- _Problem statement_: Here are records with pictures in them. Copy all of them exactly and leave the pictures out.

◆ ◆ ◆ ◆ ◆

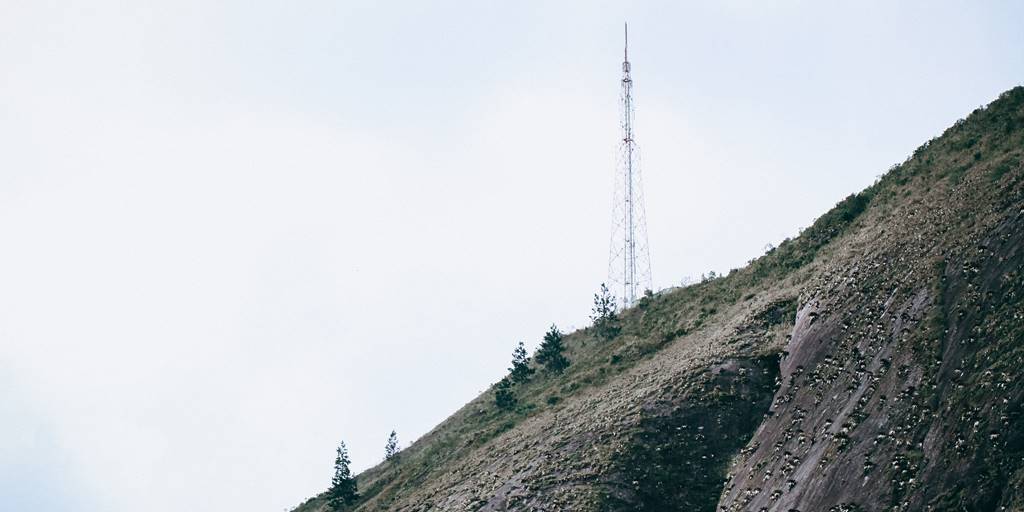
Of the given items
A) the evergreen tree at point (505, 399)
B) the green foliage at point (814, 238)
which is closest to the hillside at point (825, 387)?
the green foliage at point (814, 238)

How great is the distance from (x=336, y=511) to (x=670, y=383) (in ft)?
104

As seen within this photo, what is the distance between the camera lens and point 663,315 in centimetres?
8538

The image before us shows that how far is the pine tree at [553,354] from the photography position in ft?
295

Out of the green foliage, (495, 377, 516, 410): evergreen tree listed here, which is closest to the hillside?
the green foliage

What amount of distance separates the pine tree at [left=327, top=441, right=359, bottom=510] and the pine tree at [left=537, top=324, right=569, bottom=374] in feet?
59.7

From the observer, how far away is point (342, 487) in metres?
84.4

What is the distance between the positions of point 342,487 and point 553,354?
20.8 metres

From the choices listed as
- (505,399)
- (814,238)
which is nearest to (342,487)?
(505,399)

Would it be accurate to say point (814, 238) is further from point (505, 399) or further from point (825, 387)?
point (505, 399)

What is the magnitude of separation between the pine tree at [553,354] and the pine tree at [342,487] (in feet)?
59.7

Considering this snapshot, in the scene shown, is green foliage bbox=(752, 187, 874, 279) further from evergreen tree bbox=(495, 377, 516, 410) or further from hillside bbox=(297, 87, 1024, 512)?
evergreen tree bbox=(495, 377, 516, 410)

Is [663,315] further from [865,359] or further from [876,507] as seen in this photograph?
[876,507]

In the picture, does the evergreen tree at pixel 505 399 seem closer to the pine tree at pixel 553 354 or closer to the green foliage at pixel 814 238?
the pine tree at pixel 553 354

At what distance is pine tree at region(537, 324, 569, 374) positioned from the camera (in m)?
90.0
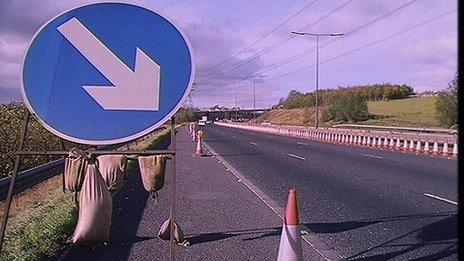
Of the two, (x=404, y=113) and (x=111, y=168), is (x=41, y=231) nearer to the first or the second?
(x=111, y=168)

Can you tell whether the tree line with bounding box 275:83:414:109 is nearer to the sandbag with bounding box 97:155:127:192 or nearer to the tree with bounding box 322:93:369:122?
the tree with bounding box 322:93:369:122

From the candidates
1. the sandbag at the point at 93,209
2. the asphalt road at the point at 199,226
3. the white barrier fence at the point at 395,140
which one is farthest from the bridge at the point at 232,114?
the sandbag at the point at 93,209

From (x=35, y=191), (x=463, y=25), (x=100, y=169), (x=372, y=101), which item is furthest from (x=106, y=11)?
(x=372, y=101)

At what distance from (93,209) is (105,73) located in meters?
2.04

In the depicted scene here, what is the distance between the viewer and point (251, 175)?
15.8 meters

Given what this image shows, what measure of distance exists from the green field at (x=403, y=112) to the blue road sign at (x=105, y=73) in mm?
18860

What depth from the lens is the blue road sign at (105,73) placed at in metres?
3.80

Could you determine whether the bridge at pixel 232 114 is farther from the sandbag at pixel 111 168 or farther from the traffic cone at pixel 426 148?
the sandbag at pixel 111 168

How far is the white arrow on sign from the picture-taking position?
149 inches

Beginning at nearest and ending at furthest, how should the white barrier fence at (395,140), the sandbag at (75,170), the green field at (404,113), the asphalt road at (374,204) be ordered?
the sandbag at (75,170)
the asphalt road at (374,204)
the white barrier fence at (395,140)
the green field at (404,113)

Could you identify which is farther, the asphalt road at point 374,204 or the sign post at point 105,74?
the asphalt road at point 374,204

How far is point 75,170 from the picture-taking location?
4.64 meters

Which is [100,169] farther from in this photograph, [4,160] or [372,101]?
[372,101]

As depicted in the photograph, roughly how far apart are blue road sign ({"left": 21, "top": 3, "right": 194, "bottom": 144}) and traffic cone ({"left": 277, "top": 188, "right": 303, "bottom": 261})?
2021 mm
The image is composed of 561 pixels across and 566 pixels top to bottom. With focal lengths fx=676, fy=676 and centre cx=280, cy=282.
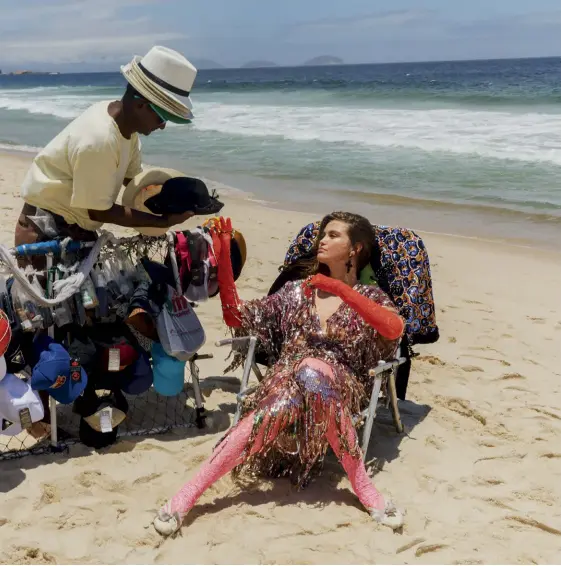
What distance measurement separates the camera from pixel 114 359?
349cm

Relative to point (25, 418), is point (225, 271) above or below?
above

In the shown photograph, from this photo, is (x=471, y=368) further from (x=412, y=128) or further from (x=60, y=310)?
(x=412, y=128)

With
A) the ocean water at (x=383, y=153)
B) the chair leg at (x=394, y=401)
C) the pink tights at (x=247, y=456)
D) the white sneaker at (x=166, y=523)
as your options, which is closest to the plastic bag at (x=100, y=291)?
the pink tights at (x=247, y=456)

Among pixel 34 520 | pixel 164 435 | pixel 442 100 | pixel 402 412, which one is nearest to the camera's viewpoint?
pixel 34 520

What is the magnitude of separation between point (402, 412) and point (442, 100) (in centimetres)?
2791

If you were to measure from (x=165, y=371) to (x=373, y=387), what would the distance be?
3.69ft

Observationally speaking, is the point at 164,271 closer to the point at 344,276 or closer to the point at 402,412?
the point at 344,276

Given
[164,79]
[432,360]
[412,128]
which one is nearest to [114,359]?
[164,79]

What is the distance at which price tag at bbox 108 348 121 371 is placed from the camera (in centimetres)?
349

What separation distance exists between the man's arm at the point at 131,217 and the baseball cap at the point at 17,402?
0.88 meters

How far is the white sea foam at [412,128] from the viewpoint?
1514 cm

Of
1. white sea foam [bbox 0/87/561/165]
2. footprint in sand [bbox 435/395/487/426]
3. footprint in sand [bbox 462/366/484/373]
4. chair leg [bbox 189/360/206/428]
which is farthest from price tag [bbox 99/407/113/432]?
white sea foam [bbox 0/87/561/165]

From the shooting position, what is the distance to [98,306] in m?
3.47

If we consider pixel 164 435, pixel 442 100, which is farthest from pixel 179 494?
pixel 442 100
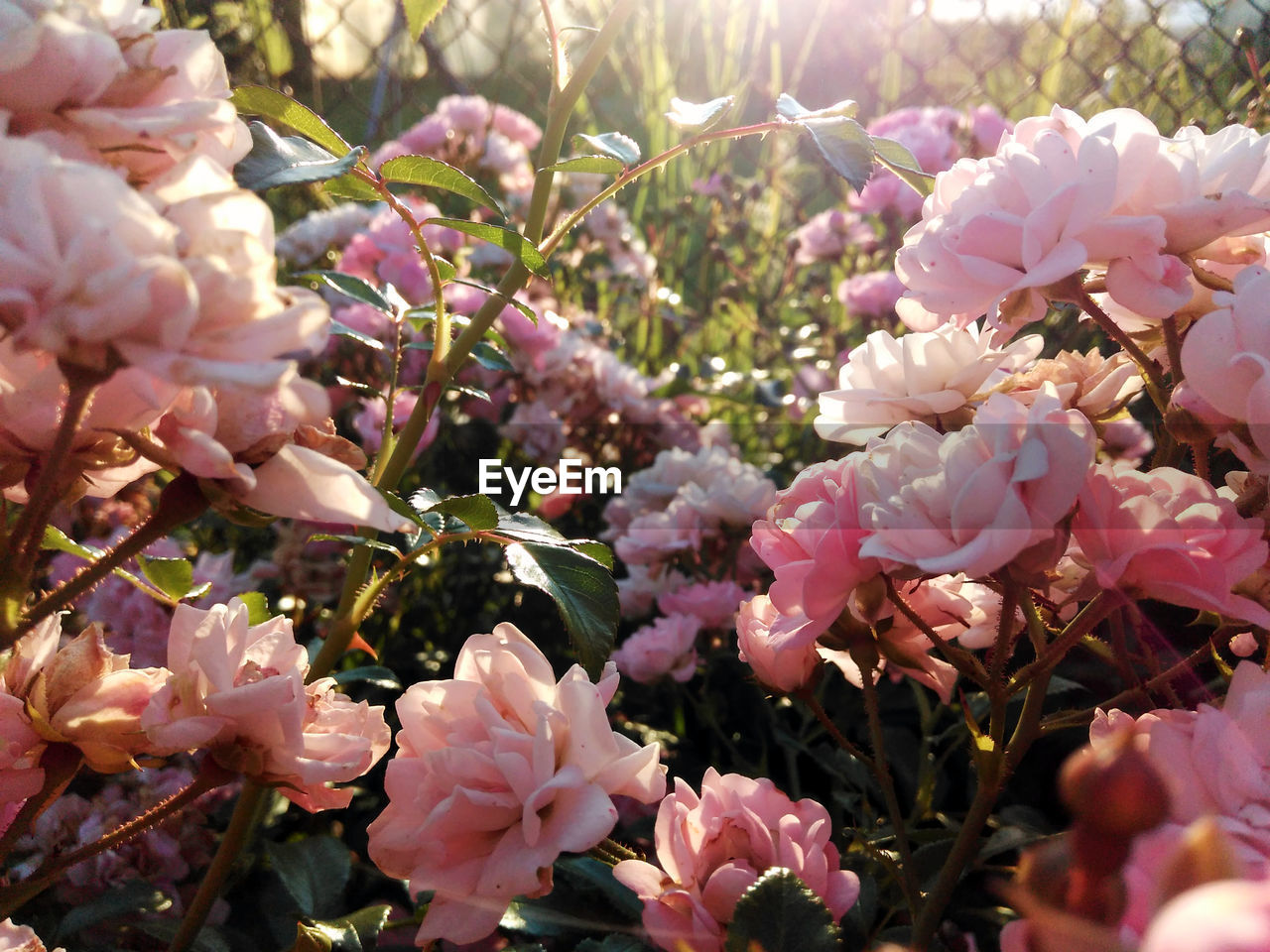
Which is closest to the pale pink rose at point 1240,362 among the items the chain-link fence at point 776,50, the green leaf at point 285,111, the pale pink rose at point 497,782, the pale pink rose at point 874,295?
the pale pink rose at point 497,782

◆ ◆ ◆ ◆ ◆

- _Final answer_:
Of the given items
A) the evergreen tree at point (505, 399)
B) the green foliage at point (814, 238)
which is closest to the hillside at point (825, 387)?
the green foliage at point (814, 238)

How great is the distance from (x=336, y=511) to (x=670, y=383) (in ft)?
104

As seen within this photo, what is the distance between the camera lens and point 663,315 in centimetres?
8538

The image before us shows that how far is the pine tree at [553,354] from the photography position in ft?
295

Out of the green foliage, (495, 377, 516, 410): evergreen tree listed here, which is closest to the hillside?
the green foliage

What amount of distance separates the pine tree at [left=327, top=441, right=359, bottom=510] and the pine tree at [left=537, top=324, right=569, bottom=374] in feet?
59.7

From the observer, how far away is point (342, 487) in metres?
84.4

What is the distance between the positions of point 342,487 and point 553,354?
20.8 metres

From the choices listed as
- (505,399)
- (814,238)
which is nearest to (342,487)?
(505,399)

Would it be accurate to say point (814, 238) is further from point (505, 399) or further from point (825, 387)?
point (505, 399)

What is the magnitude of separation between the pine tree at [553,354] and the pine tree at [342,487] (in feet)?
59.7

Considering this snapshot, in the scene shown, is green foliage bbox=(752, 187, 874, 279) further from evergreen tree bbox=(495, 377, 516, 410) or further from hillside bbox=(297, 87, 1024, 512)?
evergreen tree bbox=(495, 377, 516, 410)

Is [663,315] further from [865,359] or further from [876,507] as seen in this photograph?
[876,507]

In the picture, does the evergreen tree at pixel 505 399 seem closer to the pine tree at pixel 553 354 or closer to the green foliage at pixel 814 238?
the pine tree at pixel 553 354

At what distance is pine tree at region(537, 324, 569, 374) positioned from the camera (in m)?
90.0
Of the two, (x=404, y=113) and (x=111, y=168), is (x=41, y=231) nearer to the first or the second?
(x=111, y=168)

Can you tell whether the tree line with bounding box 275:83:414:109 is nearer to the sandbag with bounding box 97:155:127:192 or nearer to the tree with bounding box 322:93:369:122?
the tree with bounding box 322:93:369:122

From the candidates
1. the sandbag at the point at 93,209
2. the asphalt road at the point at 199,226
3. the white barrier fence at the point at 395,140
which one is farthest from the bridge at the point at 232,114?
the sandbag at the point at 93,209

From (x=35, y=191), (x=463, y=25), (x=100, y=169), (x=372, y=101), which item is furthest from (x=106, y=11)?
(x=372, y=101)

At what distance from (93,209) is (105,73) located in meters?
2.04

In the depicted scene here, what is the distance between the viewer and point (251, 175)?
15.8 meters

Given what this image shows, what measure of distance exists from the green field at (x=403, y=112) to the blue road sign at (x=105, y=73) in mm?
18860

What depth from the lens is the blue road sign at (105,73) placed at in metres?
3.80

Could you determine whether the bridge at pixel 232 114 is farther from the sandbag at pixel 111 168 or farther from the traffic cone at pixel 426 148?
the sandbag at pixel 111 168

How far is the white arrow on sign from the picture-taking position?
149 inches

Beginning at nearest and ending at furthest, how should the white barrier fence at (395,140), the sandbag at (75,170), the green field at (404,113), the asphalt road at (374,204) be ordered?
the sandbag at (75,170)
the asphalt road at (374,204)
the white barrier fence at (395,140)
the green field at (404,113)

Could you identify which is farther, the asphalt road at point 374,204 or the sign post at point 105,74?
the asphalt road at point 374,204

How far is point 75,170 from the picture-taking location?
4.64 meters

Which is [100,169] farther from in this photograph, [4,160] or [372,101]?
[372,101]

As depicted in the photograph, roughly how far apart are blue road sign ({"left": 21, "top": 3, "right": 194, "bottom": 144}) and traffic cone ({"left": 277, "top": 188, "right": 303, "bottom": 261})?
2021 mm
The image is composed of 561 pixels across and 566 pixels top to bottom. With focal lengths fx=676, fy=676 and centre cx=280, cy=282.
What distance measurement separates the camera from pixel 114 359?
349cm

Relative to point (25, 418), is point (225, 271) above or below?
above

In the shown photograph, from this photo, is (x=471, y=368) further from (x=412, y=128) or further from (x=60, y=310)?
(x=412, y=128)

With
A) the ocean water at (x=383, y=153)
B) the chair leg at (x=394, y=401)
C) the pink tights at (x=247, y=456)
D) the white sneaker at (x=166, y=523)
as your options, which is closest to the plastic bag at (x=100, y=291)?
the pink tights at (x=247, y=456)

Among pixel 34 520 | pixel 164 435 | pixel 442 100 | pixel 402 412, which one is nearest to the camera's viewpoint?
pixel 34 520

What is the magnitude of separation between point (402, 412) and point (442, 100) (in centimetres)?
2791

If you were to measure from (x=165, y=371) to (x=373, y=387), what would the distance be?
3.69ft

Observationally speaking, is the point at 164,271 closer to the point at 344,276 or closer to the point at 402,412?
the point at 344,276

Given
[164,79]
[432,360]
[412,128]
which one is nearest to [114,359]?
[164,79]

What is the distance at which price tag at bbox 108 348 121 371 is placed from the camera (in centimetres)?
349

What separation distance exists between the man's arm at the point at 131,217 and the baseball cap at the point at 17,402?
0.88 meters

How far is the white sea foam at [412,128] from the viewpoint?
1514 cm

Of
1. white sea foam [bbox 0/87/561/165]
2. footprint in sand [bbox 435/395/487/426]
3. footprint in sand [bbox 462/366/484/373]
4. chair leg [bbox 189/360/206/428]
which is farthest from price tag [bbox 99/407/113/432]?
white sea foam [bbox 0/87/561/165]

From the shooting position, what is the distance to [98,306] in m?
3.47

If we consider pixel 164 435, pixel 442 100, which is farthest from pixel 179 494?
pixel 442 100
Which is closest to the pale pink rose at point 1240,362 among the items the chain-link fence at point 776,50, the green leaf at point 285,111, the pale pink rose at point 497,782, the pale pink rose at point 874,295?
the pale pink rose at point 497,782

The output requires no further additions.